Lavrov said that while the NATO concerns are not addressed, the US response makes it possible for the two powers to begin a “serious talk” on secondary issues, such as arms control and missile placement in Eastern Europe.
Kremlin spokesman Dmitry Peskov made similar comments and said that Russia “cannot say that our thoughts have been taken into account or that a willingness has been shown to take our concerns into account.” Peskov said there’s still room for dialogue with the US, but that the response left “little ground for optimism.”
Lavrov said Russian President Vladimir Putin will now decide on what the next steps are and how Russia will respond to the US. Blinken said Wednesday that he expects to meet Lavrov again “in the coming days” to continue talks on the security issues.
9 thoughts on “Russian FM: US Did Not Give ‘Positive Response’ to NATO Expansion Concerns”
They’re already responding. Any talks on those “side issues” are not going to go anywhere any more than JCPOA talks have and the US will drag them out for years. Meanwhile, events on the ground will overtake any such negotiations.
Yes, it’s absurdly circular: they’re willing to discuss what they’ve just rejected.
I think we all know the playbook by now.
US and NATO will stall for time as long as possible while defacto bringing Ukraine into NATO with military and naval bases.
Then sometime over the next few years, there will be a new NATO nation overnight when Ukraine is suddenly accepted as full member and immediately has all NATO bases, gear and troops in place to immediately attempt an assault on Crimea.
Russia, of course, knows all this and must now take active, possibly military, measures to ensure Ukraine never enters NATO.
That can be achieved by deconstructing Ukraine, NATO or both.
If you know of a place where we can sign on in support of deconstructing NATO, please let us know. In addition, I’d be willing to offer a small donation to support such an effort… on a serious note, what kind of military measures, do you think would be involved?… best-donna
I have no idea what the plan might be, but Russia knows diplomacy and treaties are worthless when dealing with US.
So, if the US only understands force then Russia must use force.
The problem is Putin is a real stickler for following Russia’s internal laws and international law.
So, how to legally show Americans the full might of the Russian military without becoming the aggressor with respect to international law?
Probably the easiest and fastest way would be to bomb the US troops occupying and illegally stealing oil in Syria and take as many as possible as POWs.
Russia is there 100% legally helping to defend their ally and has every right to bomb and capture every single American soldier in the country.

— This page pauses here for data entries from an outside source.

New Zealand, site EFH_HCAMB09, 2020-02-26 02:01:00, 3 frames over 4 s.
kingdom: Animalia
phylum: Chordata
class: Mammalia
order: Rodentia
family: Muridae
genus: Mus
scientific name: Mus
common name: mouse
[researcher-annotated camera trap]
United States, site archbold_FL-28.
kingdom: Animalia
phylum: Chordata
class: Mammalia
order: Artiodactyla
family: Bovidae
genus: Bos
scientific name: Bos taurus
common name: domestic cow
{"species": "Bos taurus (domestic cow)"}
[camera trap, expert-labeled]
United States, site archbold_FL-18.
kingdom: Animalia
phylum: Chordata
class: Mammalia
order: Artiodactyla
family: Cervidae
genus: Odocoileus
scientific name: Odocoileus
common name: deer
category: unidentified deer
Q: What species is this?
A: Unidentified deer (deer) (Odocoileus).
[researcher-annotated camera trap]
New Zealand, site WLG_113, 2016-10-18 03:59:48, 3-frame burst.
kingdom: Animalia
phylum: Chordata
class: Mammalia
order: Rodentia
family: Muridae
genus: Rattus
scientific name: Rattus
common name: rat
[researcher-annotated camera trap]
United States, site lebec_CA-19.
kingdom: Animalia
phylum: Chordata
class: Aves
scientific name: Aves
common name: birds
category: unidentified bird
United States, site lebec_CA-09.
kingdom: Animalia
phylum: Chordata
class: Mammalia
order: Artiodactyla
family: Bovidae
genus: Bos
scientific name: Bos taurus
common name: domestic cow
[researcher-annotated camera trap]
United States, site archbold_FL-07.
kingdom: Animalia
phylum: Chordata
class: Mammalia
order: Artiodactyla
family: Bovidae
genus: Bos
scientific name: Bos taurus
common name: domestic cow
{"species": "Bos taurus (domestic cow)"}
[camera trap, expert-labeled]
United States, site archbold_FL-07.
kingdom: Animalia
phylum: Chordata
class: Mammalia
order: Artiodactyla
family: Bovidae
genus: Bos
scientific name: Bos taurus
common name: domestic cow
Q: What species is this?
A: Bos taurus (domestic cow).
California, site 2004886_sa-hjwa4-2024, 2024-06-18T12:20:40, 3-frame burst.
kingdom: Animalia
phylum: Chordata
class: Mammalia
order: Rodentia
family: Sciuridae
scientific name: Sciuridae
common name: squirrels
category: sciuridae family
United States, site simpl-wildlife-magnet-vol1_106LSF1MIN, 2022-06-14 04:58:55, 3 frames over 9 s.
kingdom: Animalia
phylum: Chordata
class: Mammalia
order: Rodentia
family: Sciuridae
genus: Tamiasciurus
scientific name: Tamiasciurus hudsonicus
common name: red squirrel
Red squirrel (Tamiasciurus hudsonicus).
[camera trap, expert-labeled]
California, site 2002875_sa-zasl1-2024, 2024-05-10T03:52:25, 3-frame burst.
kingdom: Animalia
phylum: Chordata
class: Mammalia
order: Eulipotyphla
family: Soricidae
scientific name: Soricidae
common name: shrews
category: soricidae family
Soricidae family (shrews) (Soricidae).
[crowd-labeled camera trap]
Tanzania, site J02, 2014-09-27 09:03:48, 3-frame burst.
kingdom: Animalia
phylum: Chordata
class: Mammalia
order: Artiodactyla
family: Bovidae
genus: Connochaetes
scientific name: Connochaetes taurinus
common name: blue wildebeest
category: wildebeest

If I were Putin’s advisor, that would be my recommendation. Solve alot of problems in the Middle East, end the Syrian war forever and force US back to the negotiating table regarding NATO expansion with Russia clearly negotiating from the dominant position.
Well said, well said! My biggest concern is for warfare to be non-nuclear. If two super powers, with nuclear weapons go toe to toe, there are huge dangers there…
NATO is a hornet in the ointment, and Russia’s concerns seem entirely legitimate. Still, talks are important, though it is hard to see what they might yield to allay Russia’s concerns.
“NATO EXPANSION” is rather chilling in and of itself and does not seem to lend any room for comfort.
Odds are there will be a quiet return to the pre-Russians-are-coming-NOW status quo, which will be regarded as a victory against Putin.
The NATO door will remain technically open but Ukraine will never meet the bar, opposed by countries with no real interest in Ukraine entry like Germany and more subtly, France.
Ukraine will continued to be supplied with small arms and aid, but nothing more strategically advanced.
US missiles will remain in Romania, and those planned for Poland possibly not delivered but left on the table to troll Russia. Any new incoming US troops will be sent to other Eastern European countries than Ukraine.
The main threat was always unilateral action by Ukraine Neocon Nazis.
With the Zelensky government backing off immanent Russian invasion claims, there’s little chance of the Ukraine military following – or rather, being pushed into – an attack by Neocon Nazis and mercenaries.
Neocon Nazi plan B, a Zelensky coup and replacement by a more warlike leader, (directly, or to remove a ‘Russian’ coup leader in a ‘heroic’ counter-coup by Neocon Nazi hardliners) is also undermined by Zelensky’s abandonment of the Russian invasion narrative.
A more warlike leader, even if successfully installed, has no traction or legitimacy to lead the nation into war.
In fact, he did *not* say that. What he said was “As for the essence of the document, the responses offer grounds for serious talks only on matters of secondary importance.” He explicitly does *not* say that Russia *will* conduct talks on those matter in the absence of talks about Russian’s primary concerns. In essence, he has *rejected* talks on secondary issues.
Russia will now require a response from all of the OSCE nations with regard to the Istanbul and Astana declarations and why they are ignoring the parts about “indivisible security.”
Listen to Alexander Mercouris’ video on exactly that point from yesterday.